Reprenez le commentaire ci-dessous sur la dernière nouvelle de Stefan Zweig et poursuivez-le à partir de sa dernière phrase.

▶ **Extrait de page**:
● ● ● ●
Ce n’est pas sans raison que cette nouvelle est l’une des plus célèbres de la série. Les multiples strates qui la constituent, les ingrédients en partie autobiographiques, comme si souvent chez Stefan Zweig, semblent récapituler tous les thèmes abordés précédemment. L’épaisseur tant narrative qu’humaine, et même allégorique, en fait une sorte de testament fictionnel, d’autant que pour la première fois Zweig semble régler ici un compte avec lui-même, à l’image de l’exilé autrichien qu’il met en scène. C’est le dernier récit que Zweig écrira avant de se donner la mort : il l’a rédigé en septembre 1941 à Petrópolis, au Brésil, où il se suicidera avec sa seconde femme, Lotte, le 22 février 1942.

Il s’agit cette fois encore d’un récit enchâssé. Un homme, le narrateur, fait deux remarquables rencontres sur le paquebot reliant New York à Buenos Aires : Mirko Czentovic, champion du monde d’échecs, et le Dr B., ancienne victime des nazis, pour qui le jeu d’échecs est devenu une « intoxication » à la suite d’un cheminement qu’il relatera lui-même.

La vie de Mirko Czentovic nous est d’abord rapportée par le narrateur : orphelin d’un modeste batelier slave et recueilli par le curé de son village, il est mauvais élève et ne brille ni par son intelligence ni par sa culture ; mais un don exceptionnel pour le jeu d’échecs en fait un champion imbattable dont l’existence sera tout entière concentrée sur les soixante-quatre cases et les trente-deux figures de l’échiquier.
● ● ● ●
▶ **Données fournies**:
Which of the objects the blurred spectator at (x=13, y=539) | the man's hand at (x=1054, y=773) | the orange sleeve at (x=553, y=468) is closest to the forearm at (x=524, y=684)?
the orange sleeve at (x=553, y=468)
● ● ● ●
▶ **Résultat attendu**:
Ce qui saute d’abord aux yeux, c’est la parenté entre la brillante monomanie de Czentovic et le fameux syndrome défini par le psychiatre britannique John Langdon Down au XIXe siècle : celui des « idiots savants » (aujourd’hui simplement « savants »), ces enfants qui, dotés d’une intelligence médiocre, possèdent néanmoins un don particulier et spectaculaire. Leur talent consiste principalement à reproduire et à imiter, les autres caractéristiques récurrentes de l’individu étant le refus de tout contact social et la préférence pour les activités monotones. Cependant la confrontation de Czentovic avec le Dr B., au cours de deux parties d’échecs provoquées par le narrateur et quelques voyageurs, mettra en évidence une autre dimension fondamentale, relevée dans presque toutes les interprétations du récit : l’incarnation d’un fascisme sadique et déshumanisant.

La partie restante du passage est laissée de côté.